___ Records for the exercise
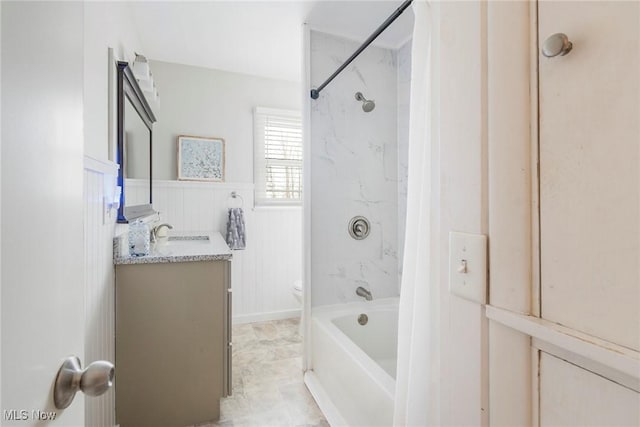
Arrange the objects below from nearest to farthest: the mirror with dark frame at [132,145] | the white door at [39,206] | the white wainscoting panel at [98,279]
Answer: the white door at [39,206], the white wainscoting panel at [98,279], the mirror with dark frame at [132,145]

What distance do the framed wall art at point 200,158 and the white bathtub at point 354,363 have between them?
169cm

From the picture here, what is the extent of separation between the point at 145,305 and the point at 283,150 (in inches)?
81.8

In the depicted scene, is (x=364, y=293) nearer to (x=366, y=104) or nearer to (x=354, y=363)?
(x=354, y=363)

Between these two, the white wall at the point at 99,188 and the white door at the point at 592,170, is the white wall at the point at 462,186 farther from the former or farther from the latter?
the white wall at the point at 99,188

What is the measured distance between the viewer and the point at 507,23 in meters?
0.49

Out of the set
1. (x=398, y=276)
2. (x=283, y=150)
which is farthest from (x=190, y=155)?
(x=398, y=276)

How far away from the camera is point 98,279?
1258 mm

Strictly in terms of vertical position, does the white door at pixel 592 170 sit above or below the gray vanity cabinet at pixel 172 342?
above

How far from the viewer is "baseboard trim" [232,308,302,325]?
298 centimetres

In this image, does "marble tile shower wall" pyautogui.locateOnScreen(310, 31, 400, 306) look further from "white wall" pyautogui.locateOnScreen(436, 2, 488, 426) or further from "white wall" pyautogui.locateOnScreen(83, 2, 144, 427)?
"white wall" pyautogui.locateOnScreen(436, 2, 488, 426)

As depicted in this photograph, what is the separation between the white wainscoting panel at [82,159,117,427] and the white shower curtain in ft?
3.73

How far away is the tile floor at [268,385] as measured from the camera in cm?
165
______
Give the items in the stretch from the one containing "As depicted in" through the end of the items as a two-column CSV with the columns item_text and answer. Put each item's text and its answer in one quoted field, with line breaks turned into spaces.

[Result for this task]:
item_text,answer
"As depicted in this photograph, what is the separation between the white wainscoting panel at [82,159,117,427] and the white shower curtain in ft?","3.73"
"How far away is the tile floor at [268,385] as measured from the camera in cm?","165"